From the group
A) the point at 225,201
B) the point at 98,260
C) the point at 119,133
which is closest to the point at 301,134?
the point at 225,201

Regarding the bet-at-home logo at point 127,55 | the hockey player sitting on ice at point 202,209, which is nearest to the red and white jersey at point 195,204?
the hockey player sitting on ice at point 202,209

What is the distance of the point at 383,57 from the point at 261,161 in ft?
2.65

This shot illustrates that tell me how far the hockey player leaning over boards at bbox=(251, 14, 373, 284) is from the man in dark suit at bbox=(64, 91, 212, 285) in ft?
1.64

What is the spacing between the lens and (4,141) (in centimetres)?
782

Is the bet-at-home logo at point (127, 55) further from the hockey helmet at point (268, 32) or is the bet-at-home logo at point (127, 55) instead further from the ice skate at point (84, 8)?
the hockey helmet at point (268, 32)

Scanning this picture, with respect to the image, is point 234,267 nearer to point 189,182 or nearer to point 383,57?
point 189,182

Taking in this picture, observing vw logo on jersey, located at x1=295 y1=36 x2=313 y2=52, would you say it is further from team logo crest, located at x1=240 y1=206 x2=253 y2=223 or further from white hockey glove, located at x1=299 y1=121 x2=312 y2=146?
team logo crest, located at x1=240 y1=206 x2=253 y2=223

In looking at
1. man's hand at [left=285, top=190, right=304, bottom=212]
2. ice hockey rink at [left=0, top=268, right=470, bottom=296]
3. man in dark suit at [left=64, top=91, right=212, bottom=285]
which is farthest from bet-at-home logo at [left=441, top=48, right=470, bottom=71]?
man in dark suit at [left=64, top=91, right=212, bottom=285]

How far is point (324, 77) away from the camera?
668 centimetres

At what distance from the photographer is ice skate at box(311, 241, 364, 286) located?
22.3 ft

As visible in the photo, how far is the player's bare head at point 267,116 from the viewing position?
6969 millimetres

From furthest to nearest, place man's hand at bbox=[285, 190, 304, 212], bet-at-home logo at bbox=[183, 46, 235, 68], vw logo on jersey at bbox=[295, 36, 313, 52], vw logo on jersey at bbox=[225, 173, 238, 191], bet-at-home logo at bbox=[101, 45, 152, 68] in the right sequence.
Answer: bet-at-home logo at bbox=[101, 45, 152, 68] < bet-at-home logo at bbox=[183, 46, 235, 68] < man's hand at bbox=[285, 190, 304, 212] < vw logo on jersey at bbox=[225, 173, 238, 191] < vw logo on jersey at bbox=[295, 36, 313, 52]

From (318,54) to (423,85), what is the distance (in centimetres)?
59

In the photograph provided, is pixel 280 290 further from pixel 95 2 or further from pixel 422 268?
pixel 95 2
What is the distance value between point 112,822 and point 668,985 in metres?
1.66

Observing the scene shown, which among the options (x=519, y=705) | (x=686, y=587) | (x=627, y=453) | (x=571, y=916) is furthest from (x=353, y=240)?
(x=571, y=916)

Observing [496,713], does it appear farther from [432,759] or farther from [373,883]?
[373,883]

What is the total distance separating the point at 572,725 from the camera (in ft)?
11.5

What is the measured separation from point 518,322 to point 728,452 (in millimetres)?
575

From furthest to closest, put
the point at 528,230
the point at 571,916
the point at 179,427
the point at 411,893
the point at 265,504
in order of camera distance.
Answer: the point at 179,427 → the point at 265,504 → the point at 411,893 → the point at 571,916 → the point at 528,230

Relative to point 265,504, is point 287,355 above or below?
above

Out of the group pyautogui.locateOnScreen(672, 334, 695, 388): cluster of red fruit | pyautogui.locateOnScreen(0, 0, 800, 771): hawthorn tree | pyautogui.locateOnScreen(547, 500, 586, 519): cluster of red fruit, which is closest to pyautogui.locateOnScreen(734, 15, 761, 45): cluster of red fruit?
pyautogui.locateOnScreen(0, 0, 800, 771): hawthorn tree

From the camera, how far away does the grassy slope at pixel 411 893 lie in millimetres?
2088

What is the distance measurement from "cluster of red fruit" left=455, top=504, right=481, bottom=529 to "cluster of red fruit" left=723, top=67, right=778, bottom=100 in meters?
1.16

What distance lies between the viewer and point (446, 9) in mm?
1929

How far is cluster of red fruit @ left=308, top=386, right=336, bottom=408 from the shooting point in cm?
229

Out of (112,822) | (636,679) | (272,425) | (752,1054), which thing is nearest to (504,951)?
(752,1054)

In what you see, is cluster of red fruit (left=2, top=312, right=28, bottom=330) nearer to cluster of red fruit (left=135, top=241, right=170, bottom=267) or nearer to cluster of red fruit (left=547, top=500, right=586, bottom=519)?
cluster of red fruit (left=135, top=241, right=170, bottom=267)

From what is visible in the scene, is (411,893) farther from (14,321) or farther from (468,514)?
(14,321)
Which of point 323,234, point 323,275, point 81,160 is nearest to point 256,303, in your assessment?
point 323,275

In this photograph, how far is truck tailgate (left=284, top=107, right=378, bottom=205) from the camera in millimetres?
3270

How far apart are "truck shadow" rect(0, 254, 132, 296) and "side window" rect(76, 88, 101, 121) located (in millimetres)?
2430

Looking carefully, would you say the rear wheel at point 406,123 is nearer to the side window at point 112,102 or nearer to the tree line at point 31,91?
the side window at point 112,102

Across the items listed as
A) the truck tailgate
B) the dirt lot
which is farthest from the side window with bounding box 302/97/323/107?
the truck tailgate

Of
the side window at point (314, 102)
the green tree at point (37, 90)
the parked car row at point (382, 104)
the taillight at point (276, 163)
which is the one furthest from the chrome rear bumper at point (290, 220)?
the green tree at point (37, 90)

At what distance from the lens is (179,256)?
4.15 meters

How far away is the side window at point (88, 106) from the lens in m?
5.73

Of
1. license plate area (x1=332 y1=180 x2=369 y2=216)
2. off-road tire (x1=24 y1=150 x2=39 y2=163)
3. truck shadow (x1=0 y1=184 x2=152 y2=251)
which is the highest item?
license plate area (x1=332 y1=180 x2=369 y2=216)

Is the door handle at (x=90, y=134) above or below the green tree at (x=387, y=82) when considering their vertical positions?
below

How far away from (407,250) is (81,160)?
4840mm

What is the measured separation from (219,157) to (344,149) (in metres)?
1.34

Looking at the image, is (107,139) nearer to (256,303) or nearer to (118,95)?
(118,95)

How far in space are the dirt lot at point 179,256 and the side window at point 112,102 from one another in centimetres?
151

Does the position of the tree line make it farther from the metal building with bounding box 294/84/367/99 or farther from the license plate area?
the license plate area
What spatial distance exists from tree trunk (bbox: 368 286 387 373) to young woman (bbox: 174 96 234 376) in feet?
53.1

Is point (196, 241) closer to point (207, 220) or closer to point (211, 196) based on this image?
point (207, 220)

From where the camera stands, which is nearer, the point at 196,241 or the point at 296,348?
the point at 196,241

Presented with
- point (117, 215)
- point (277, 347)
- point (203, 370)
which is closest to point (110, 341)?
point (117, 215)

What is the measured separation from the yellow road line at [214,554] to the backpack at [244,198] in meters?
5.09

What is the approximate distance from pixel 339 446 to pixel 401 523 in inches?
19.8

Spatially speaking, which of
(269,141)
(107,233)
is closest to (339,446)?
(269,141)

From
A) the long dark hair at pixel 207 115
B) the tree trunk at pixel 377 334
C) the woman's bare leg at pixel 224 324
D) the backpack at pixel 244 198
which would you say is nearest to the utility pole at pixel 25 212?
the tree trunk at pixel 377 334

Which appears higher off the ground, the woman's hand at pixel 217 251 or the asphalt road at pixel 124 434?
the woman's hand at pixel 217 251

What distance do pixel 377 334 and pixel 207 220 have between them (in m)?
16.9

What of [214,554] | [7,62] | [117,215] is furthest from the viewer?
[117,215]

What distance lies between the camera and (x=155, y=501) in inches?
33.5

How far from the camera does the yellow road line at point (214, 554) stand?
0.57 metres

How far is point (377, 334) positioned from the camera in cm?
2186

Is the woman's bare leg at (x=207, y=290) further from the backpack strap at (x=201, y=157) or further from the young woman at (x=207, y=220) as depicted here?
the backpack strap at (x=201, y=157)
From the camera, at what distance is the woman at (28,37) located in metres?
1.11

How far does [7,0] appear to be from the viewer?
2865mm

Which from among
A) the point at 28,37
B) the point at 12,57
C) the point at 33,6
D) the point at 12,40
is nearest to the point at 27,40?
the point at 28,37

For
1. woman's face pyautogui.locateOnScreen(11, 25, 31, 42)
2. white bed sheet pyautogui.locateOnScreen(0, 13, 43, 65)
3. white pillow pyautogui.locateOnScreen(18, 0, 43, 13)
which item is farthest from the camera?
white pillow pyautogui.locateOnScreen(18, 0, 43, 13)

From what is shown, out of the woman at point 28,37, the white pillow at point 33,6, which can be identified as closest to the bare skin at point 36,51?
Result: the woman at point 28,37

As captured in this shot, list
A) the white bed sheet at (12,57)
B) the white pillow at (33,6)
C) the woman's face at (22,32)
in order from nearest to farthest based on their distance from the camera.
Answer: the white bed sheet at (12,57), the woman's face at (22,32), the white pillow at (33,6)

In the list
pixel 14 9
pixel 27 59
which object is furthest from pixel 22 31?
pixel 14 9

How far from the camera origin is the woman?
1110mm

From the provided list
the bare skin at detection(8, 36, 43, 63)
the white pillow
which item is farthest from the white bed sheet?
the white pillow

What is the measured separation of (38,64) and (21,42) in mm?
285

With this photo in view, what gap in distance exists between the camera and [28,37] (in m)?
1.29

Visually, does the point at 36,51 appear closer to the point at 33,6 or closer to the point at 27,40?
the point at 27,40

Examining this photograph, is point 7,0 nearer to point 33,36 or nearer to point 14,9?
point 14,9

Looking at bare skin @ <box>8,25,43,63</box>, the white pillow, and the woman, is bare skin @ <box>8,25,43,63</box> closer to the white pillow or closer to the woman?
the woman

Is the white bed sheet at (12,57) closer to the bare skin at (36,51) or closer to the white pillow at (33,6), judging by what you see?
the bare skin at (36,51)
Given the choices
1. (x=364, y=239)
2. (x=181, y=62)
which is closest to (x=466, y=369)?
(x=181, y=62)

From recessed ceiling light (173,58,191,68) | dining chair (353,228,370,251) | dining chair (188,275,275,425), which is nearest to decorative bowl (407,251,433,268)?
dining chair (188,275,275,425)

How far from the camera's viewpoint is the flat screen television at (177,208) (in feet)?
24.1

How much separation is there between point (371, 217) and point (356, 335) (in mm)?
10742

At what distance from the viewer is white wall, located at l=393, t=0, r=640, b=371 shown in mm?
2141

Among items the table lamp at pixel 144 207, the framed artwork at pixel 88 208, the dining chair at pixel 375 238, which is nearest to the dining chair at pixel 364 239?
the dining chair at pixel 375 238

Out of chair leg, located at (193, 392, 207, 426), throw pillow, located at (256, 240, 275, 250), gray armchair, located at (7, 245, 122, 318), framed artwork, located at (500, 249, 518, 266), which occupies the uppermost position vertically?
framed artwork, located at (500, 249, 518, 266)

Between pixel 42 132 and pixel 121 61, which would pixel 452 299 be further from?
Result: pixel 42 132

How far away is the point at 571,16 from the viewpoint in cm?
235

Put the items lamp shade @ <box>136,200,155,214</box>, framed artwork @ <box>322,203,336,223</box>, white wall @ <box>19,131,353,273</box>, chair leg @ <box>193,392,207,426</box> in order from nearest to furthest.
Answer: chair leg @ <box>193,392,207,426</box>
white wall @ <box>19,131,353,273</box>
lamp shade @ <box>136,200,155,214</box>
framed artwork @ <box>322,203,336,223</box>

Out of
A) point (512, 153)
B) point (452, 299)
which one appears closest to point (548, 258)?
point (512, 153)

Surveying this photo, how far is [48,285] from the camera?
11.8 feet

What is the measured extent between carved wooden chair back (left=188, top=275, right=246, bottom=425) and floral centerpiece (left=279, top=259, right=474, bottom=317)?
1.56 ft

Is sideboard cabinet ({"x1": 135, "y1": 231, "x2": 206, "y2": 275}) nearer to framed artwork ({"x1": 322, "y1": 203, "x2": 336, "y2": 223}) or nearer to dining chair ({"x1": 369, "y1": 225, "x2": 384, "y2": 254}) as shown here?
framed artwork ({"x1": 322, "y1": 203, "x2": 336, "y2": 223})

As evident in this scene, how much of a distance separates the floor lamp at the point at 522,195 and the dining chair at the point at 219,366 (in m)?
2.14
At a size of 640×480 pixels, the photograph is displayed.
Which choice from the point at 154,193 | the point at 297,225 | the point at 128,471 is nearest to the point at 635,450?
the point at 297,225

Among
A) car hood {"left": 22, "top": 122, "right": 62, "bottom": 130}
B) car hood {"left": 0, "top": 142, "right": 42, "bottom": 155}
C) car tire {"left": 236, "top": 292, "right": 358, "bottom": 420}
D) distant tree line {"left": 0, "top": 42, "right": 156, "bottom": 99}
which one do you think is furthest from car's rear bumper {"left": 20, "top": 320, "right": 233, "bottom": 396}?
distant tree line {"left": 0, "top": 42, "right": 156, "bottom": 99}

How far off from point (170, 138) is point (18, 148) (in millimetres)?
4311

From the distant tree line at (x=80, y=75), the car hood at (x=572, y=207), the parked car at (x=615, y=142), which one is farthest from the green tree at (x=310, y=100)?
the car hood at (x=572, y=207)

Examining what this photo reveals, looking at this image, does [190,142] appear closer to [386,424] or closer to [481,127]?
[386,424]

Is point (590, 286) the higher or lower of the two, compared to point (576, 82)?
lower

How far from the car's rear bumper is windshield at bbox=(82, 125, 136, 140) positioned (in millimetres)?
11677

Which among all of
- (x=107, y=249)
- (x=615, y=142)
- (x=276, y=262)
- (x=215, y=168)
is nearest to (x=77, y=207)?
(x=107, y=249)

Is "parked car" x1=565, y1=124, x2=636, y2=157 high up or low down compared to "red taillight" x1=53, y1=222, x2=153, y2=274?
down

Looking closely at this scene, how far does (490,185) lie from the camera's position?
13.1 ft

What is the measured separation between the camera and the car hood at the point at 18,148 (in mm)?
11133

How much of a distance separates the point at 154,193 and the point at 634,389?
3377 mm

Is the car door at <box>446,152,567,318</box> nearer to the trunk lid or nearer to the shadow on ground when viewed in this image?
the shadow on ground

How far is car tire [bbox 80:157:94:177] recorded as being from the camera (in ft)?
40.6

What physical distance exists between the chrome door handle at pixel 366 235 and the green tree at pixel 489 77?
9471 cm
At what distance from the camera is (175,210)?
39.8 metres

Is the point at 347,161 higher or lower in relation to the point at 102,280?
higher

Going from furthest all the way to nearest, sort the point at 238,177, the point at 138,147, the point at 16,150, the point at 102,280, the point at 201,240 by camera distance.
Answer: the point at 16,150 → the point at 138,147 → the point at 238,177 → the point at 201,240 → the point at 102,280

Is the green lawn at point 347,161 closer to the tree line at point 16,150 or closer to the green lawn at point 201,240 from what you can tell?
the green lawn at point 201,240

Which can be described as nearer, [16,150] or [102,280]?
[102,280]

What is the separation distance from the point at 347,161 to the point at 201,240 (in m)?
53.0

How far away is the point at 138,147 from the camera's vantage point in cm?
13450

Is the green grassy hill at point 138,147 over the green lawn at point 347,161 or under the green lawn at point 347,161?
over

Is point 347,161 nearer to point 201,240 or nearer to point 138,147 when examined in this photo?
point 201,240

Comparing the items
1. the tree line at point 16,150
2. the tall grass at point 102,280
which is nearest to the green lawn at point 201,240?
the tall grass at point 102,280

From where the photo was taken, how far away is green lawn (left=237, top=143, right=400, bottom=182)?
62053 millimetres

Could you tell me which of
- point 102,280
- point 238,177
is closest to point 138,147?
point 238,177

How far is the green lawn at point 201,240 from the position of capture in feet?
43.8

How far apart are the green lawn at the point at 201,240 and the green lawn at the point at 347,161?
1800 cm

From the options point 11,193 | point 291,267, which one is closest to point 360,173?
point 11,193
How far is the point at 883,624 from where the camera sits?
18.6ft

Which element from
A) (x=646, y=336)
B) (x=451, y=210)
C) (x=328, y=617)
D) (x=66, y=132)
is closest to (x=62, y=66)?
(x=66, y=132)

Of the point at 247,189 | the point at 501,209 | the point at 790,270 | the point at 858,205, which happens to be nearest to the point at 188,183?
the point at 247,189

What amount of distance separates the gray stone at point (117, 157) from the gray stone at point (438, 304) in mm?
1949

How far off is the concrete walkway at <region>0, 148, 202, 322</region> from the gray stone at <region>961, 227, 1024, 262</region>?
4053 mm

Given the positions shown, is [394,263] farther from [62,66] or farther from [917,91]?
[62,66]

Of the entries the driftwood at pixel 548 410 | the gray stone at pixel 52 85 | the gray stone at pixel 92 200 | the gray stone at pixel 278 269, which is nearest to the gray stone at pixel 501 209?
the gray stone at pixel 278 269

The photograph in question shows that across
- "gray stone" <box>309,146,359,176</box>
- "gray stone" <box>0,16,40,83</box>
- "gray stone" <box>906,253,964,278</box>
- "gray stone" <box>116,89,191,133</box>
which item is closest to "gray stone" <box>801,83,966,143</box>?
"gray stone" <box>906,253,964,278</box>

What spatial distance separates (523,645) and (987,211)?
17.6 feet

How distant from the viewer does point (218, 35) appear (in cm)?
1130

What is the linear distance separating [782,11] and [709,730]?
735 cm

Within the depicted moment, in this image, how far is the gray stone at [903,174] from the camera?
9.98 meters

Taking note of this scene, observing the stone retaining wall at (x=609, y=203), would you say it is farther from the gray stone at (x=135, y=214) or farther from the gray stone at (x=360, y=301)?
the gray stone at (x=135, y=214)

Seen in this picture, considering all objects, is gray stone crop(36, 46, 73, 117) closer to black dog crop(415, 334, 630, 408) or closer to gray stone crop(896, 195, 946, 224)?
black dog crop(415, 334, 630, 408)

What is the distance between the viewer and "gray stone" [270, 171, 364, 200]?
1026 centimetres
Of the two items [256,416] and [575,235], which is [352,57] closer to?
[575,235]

####

- TASK STATEMENT: Set down the entries again exactly as they are, from the line holding "In looking at" through the line holding "6969 millimetres", with both of those lines included.

- PROBLEM SOLUTION:
In looking at
1. man's hand at [left=285, top=190, right=304, bottom=212]
2. ice hockey rink at [left=0, top=268, right=470, bottom=296]
3. man in dark suit at [left=64, top=91, right=212, bottom=285]
which is farthest from bet-at-home logo at [left=441, top=48, right=470, bottom=71]?
man in dark suit at [left=64, top=91, right=212, bottom=285]

How far is point (324, 77) away from the camera?
668 centimetres

At what distance from the photographer is ice skate at box(311, 241, 364, 286) located?
22.3 ft

As visible in the photo, how far is the player's bare head at point 267,116 from the viewing position?
6969 millimetres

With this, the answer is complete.